Comme dans tant d’autres romans qui nous replongent dans les réalités de la déportation juive (ou tzigane, ou des opposants politiques ou … n’oublions pas les nombreuses autres populations concernées), c’est des moments complètement inhumains que l’on lit, des scènes choquantes, des comportements cruels juste pour le plaisir (ce terrible Dr Mengele…). J’ai beau être habituée de ces lectures, l’horreur on ne s’y fait jamais, je suis TOUJOURS choquée de ce que je lis. Ici, Lale va devoir endosser des rôles dont il se serait bien passé. Il n’a pas le choix, être le ‘Tatowierer’ c’est une place protégée, c’est un travail dur, éprouvant, avec peu de repos mais c’est un meilleur « logement », plus de portions de nourritures, etc.

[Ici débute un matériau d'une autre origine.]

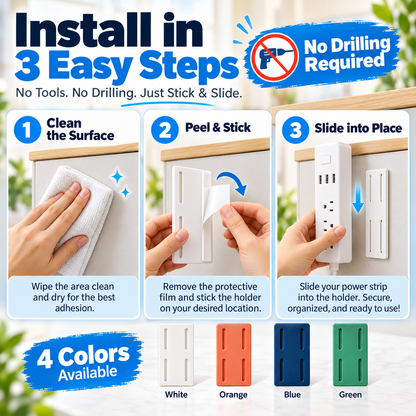 Install in 3 Easy Steps

No Drilling Required

No Tools. No Drilling. Just Stick & Slide.

1 Clean the Surface

Wipe the area clean and dry for the best adhesion.

2 Peel & Stick

Remove the protective film and stick the holder on your desired location.

3 Slide into Place

Slide your power strip into the holder. Secure, organized, and ready to use!

4 Colors Available

White

Orange

Blue

Green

Lale va prendre d’énormes risques et mettre en place un marché noir pour aider un maximum de personnes à survivre : il va troquer les bijoux, devises et autres objets de valeur que les femmes peuvent dérober contre de la nourriture amenée par des habitants polonais travaillant dans le camp. Grâce à cela, il amènera beaucoup de douceur dans la vie d’un grand nombre de déportés.

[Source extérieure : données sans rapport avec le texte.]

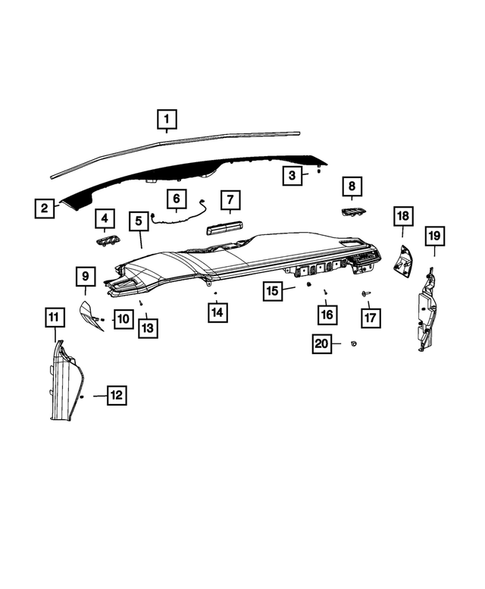 1
2
3
4
5
6
7
8
9
10
11
12
13
14
15
16
17
18
19
20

Et puis, il va surtout vivre le plus beau et le plus inimaginable. Au sein de ces horreurs, de cette cruauté permanente, alors qu’à chaque instant, leur vie peut s’arrêter, il va vivre le plus doux aux côtés de Gita. Un coup de foudre, il en est persuadé, c’est la femme de sa vie. Il fera tout pour savoir qui elle est, la rencontrer, passer du temps avec elle. Lale est un jeune homme profondément romantique, élevé par une mère qui lui a appris comment séduire les femmes et a vraiment à cœur de convaincre Gita. Celle-ci est d’abord stupéfaite, comment peut-il l’aimer alors qu’elle est amaigrie, sale, qu’elle sent mauvais et a le crâne rasé ? Puis … les sentiments naissent. Ils arrivent à voler de doux moments au sein du plus terrible des camps de la mort. Et … qu’est ce que c’est beau !!

Dans ce témoignage réel, je suis toujours effarée du lot de « chance » qu’il a fallu que nos personnages cumulent pour en sortir vivants. Survivre à 3 ans à Auschwitz c’est une éternité… Sur la destinée de Lale et Gita, il y a un nombre assez conséquents de rencontres qui ont fait peser la balance du bon côté. Sans tous ces liens positifs, leur vie aurait tant de fois pu basculer…

Ma notation :

Magnifique. Une lecture que je vous recommande sans aucune hésitation.